The goal of public diplomacy for international organisations is to ensure a positive perception of their activities among opinion formers, the media, and members of the public who will consequently support continued involvement by their governments in the organisation’s activities. This will involve persuading their audiences that the activities they undertake are relevant and yield positive benefits.
In order to implement a successful communication or public diplomacy strategy, an international organisation must be clear and unanimous about its goals and the message it wants to convey. Organisation secretariats should embrace new technology and imaginative methods of spreading their messages, identify ways to accommodate the circumstances of the membership. All member states should promote the objectives and values of the organisation in question and should play their part by providing the necessary financial resources, expertise, information, and technology to allow the staff to project the right image and message.
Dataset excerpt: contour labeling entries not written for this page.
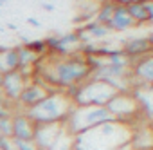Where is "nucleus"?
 I'll return each instance as SVG.
<instances>
[{
    "instance_id": "obj_22",
    "label": "nucleus",
    "mask_w": 153,
    "mask_h": 150,
    "mask_svg": "<svg viewBox=\"0 0 153 150\" xmlns=\"http://www.w3.org/2000/svg\"><path fill=\"white\" fill-rule=\"evenodd\" d=\"M128 148H130V145H126V146H124V148H121V150H128Z\"/></svg>"
},
{
    "instance_id": "obj_15",
    "label": "nucleus",
    "mask_w": 153,
    "mask_h": 150,
    "mask_svg": "<svg viewBox=\"0 0 153 150\" xmlns=\"http://www.w3.org/2000/svg\"><path fill=\"white\" fill-rule=\"evenodd\" d=\"M13 107H16V103L7 101L2 94H0V119H4V118H11V116L15 114V109H13Z\"/></svg>"
},
{
    "instance_id": "obj_23",
    "label": "nucleus",
    "mask_w": 153,
    "mask_h": 150,
    "mask_svg": "<svg viewBox=\"0 0 153 150\" xmlns=\"http://www.w3.org/2000/svg\"><path fill=\"white\" fill-rule=\"evenodd\" d=\"M0 85H2V76H0Z\"/></svg>"
},
{
    "instance_id": "obj_25",
    "label": "nucleus",
    "mask_w": 153,
    "mask_h": 150,
    "mask_svg": "<svg viewBox=\"0 0 153 150\" xmlns=\"http://www.w3.org/2000/svg\"><path fill=\"white\" fill-rule=\"evenodd\" d=\"M0 15H2V11H0Z\"/></svg>"
},
{
    "instance_id": "obj_11",
    "label": "nucleus",
    "mask_w": 153,
    "mask_h": 150,
    "mask_svg": "<svg viewBox=\"0 0 153 150\" xmlns=\"http://www.w3.org/2000/svg\"><path fill=\"white\" fill-rule=\"evenodd\" d=\"M114 9H115V2H101L99 8H97V13L94 16V22L101 24V26H106L114 15Z\"/></svg>"
},
{
    "instance_id": "obj_24",
    "label": "nucleus",
    "mask_w": 153,
    "mask_h": 150,
    "mask_svg": "<svg viewBox=\"0 0 153 150\" xmlns=\"http://www.w3.org/2000/svg\"><path fill=\"white\" fill-rule=\"evenodd\" d=\"M0 76H2V70H0Z\"/></svg>"
},
{
    "instance_id": "obj_10",
    "label": "nucleus",
    "mask_w": 153,
    "mask_h": 150,
    "mask_svg": "<svg viewBox=\"0 0 153 150\" xmlns=\"http://www.w3.org/2000/svg\"><path fill=\"white\" fill-rule=\"evenodd\" d=\"M126 11L137 26L149 24L153 20V4L151 2H128Z\"/></svg>"
},
{
    "instance_id": "obj_7",
    "label": "nucleus",
    "mask_w": 153,
    "mask_h": 150,
    "mask_svg": "<svg viewBox=\"0 0 153 150\" xmlns=\"http://www.w3.org/2000/svg\"><path fill=\"white\" fill-rule=\"evenodd\" d=\"M47 94H49V92H47L45 87H42L40 83H34V82L29 80V82L25 83V87H24V91H22L18 101H16V107H24V110H27V109L34 107L36 103H40ZM24 110H22V112H24Z\"/></svg>"
},
{
    "instance_id": "obj_17",
    "label": "nucleus",
    "mask_w": 153,
    "mask_h": 150,
    "mask_svg": "<svg viewBox=\"0 0 153 150\" xmlns=\"http://www.w3.org/2000/svg\"><path fill=\"white\" fill-rule=\"evenodd\" d=\"M11 143H13L15 150H36L33 141H22V139H13L11 137Z\"/></svg>"
},
{
    "instance_id": "obj_19",
    "label": "nucleus",
    "mask_w": 153,
    "mask_h": 150,
    "mask_svg": "<svg viewBox=\"0 0 153 150\" xmlns=\"http://www.w3.org/2000/svg\"><path fill=\"white\" fill-rule=\"evenodd\" d=\"M25 22H27L29 26H33V27H42V22H40L38 18H34V16H29Z\"/></svg>"
},
{
    "instance_id": "obj_16",
    "label": "nucleus",
    "mask_w": 153,
    "mask_h": 150,
    "mask_svg": "<svg viewBox=\"0 0 153 150\" xmlns=\"http://www.w3.org/2000/svg\"><path fill=\"white\" fill-rule=\"evenodd\" d=\"M0 136H2V137H11V136H13L11 118H4V119H0Z\"/></svg>"
},
{
    "instance_id": "obj_21",
    "label": "nucleus",
    "mask_w": 153,
    "mask_h": 150,
    "mask_svg": "<svg viewBox=\"0 0 153 150\" xmlns=\"http://www.w3.org/2000/svg\"><path fill=\"white\" fill-rule=\"evenodd\" d=\"M4 4H6V2H4V0H0V8H2V6H4Z\"/></svg>"
},
{
    "instance_id": "obj_12",
    "label": "nucleus",
    "mask_w": 153,
    "mask_h": 150,
    "mask_svg": "<svg viewBox=\"0 0 153 150\" xmlns=\"http://www.w3.org/2000/svg\"><path fill=\"white\" fill-rule=\"evenodd\" d=\"M72 145H74V136H70L63 127V130L59 132V136L56 137V141L51 145L49 150H72Z\"/></svg>"
},
{
    "instance_id": "obj_20",
    "label": "nucleus",
    "mask_w": 153,
    "mask_h": 150,
    "mask_svg": "<svg viewBox=\"0 0 153 150\" xmlns=\"http://www.w3.org/2000/svg\"><path fill=\"white\" fill-rule=\"evenodd\" d=\"M42 8H43L45 11H49V13L56 9V6H54V4H51V2H45V4H42Z\"/></svg>"
},
{
    "instance_id": "obj_2",
    "label": "nucleus",
    "mask_w": 153,
    "mask_h": 150,
    "mask_svg": "<svg viewBox=\"0 0 153 150\" xmlns=\"http://www.w3.org/2000/svg\"><path fill=\"white\" fill-rule=\"evenodd\" d=\"M72 105L74 103L63 94V91H56V92H49L34 107L24 110V114L34 125H56L65 121Z\"/></svg>"
},
{
    "instance_id": "obj_8",
    "label": "nucleus",
    "mask_w": 153,
    "mask_h": 150,
    "mask_svg": "<svg viewBox=\"0 0 153 150\" xmlns=\"http://www.w3.org/2000/svg\"><path fill=\"white\" fill-rule=\"evenodd\" d=\"M11 125H13V139H22V141H33L34 137V123L24 114V112H15L11 116Z\"/></svg>"
},
{
    "instance_id": "obj_4",
    "label": "nucleus",
    "mask_w": 153,
    "mask_h": 150,
    "mask_svg": "<svg viewBox=\"0 0 153 150\" xmlns=\"http://www.w3.org/2000/svg\"><path fill=\"white\" fill-rule=\"evenodd\" d=\"M27 82H29V80H25L18 70L4 72V74H2V85H0V94H2L7 101L16 103Z\"/></svg>"
},
{
    "instance_id": "obj_13",
    "label": "nucleus",
    "mask_w": 153,
    "mask_h": 150,
    "mask_svg": "<svg viewBox=\"0 0 153 150\" xmlns=\"http://www.w3.org/2000/svg\"><path fill=\"white\" fill-rule=\"evenodd\" d=\"M83 29L88 33V36H90V40H92V42H94V40H97V38H105V36H108V34H110V31H108L105 26H101V24H97V22H94V20L87 22V24L83 26Z\"/></svg>"
},
{
    "instance_id": "obj_6",
    "label": "nucleus",
    "mask_w": 153,
    "mask_h": 150,
    "mask_svg": "<svg viewBox=\"0 0 153 150\" xmlns=\"http://www.w3.org/2000/svg\"><path fill=\"white\" fill-rule=\"evenodd\" d=\"M151 47H153V42H151V36H135V38H130L123 44V54L131 62V60H137L144 54H149L151 52Z\"/></svg>"
},
{
    "instance_id": "obj_18",
    "label": "nucleus",
    "mask_w": 153,
    "mask_h": 150,
    "mask_svg": "<svg viewBox=\"0 0 153 150\" xmlns=\"http://www.w3.org/2000/svg\"><path fill=\"white\" fill-rule=\"evenodd\" d=\"M0 150H15L13 143H11V137H2L0 136Z\"/></svg>"
},
{
    "instance_id": "obj_3",
    "label": "nucleus",
    "mask_w": 153,
    "mask_h": 150,
    "mask_svg": "<svg viewBox=\"0 0 153 150\" xmlns=\"http://www.w3.org/2000/svg\"><path fill=\"white\" fill-rule=\"evenodd\" d=\"M117 94L114 87L101 80H85L78 85V92L72 103L76 107H106V103Z\"/></svg>"
},
{
    "instance_id": "obj_5",
    "label": "nucleus",
    "mask_w": 153,
    "mask_h": 150,
    "mask_svg": "<svg viewBox=\"0 0 153 150\" xmlns=\"http://www.w3.org/2000/svg\"><path fill=\"white\" fill-rule=\"evenodd\" d=\"M61 130H63V123H56V125H34L33 143H34L36 150H49L51 145L56 141V137L59 136Z\"/></svg>"
},
{
    "instance_id": "obj_9",
    "label": "nucleus",
    "mask_w": 153,
    "mask_h": 150,
    "mask_svg": "<svg viewBox=\"0 0 153 150\" xmlns=\"http://www.w3.org/2000/svg\"><path fill=\"white\" fill-rule=\"evenodd\" d=\"M126 4L128 2H115V9H114V15L110 18V22L105 26L110 33L114 31H128L130 27H135L137 24L130 18L128 11H126Z\"/></svg>"
},
{
    "instance_id": "obj_1",
    "label": "nucleus",
    "mask_w": 153,
    "mask_h": 150,
    "mask_svg": "<svg viewBox=\"0 0 153 150\" xmlns=\"http://www.w3.org/2000/svg\"><path fill=\"white\" fill-rule=\"evenodd\" d=\"M131 128L121 121L103 123L74 136L72 150H121L130 145Z\"/></svg>"
},
{
    "instance_id": "obj_14",
    "label": "nucleus",
    "mask_w": 153,
    "mask_h": 150,
    "mask_svg": "<svg viewBox=\"0 0 153 150\" xmlns=\"http://www.w3.org/2000/svg\"><path fill=\"white\" fill-rule=\"evenodd\" d=\"M24 47L29 49L31 52H34V54L40 56V58L47 54V45H45L43 40H27V42L24 44Z\"/></svg>"
}]
</instances>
But several questions remain. Who should bear the principal burden of responsibility for explaining and promoting the organisation to the national populations within the member states? Should the secretariat of the organisation take the principal role, or should it be the respective governments? How far can an international secretariat go in identifying shortcomings within the membership to uphold the goals of the organisation in order to preserve overall credibility? Who is best placed to assess public perceptions through opinion surveys and other instruments and who is best placed to respond to specific concerns or questions? Should the role of the secretariats be limited to anodyne glossy publications or web-based factual information or can they take on a more strategic role? The institutions themselves should not be subject to the vagaries and unpredictability of national politics and can in principle take a long-term approach to public diplomacy which is often beyond national governments. Few regional or international organisations can yet be said to do this effectively.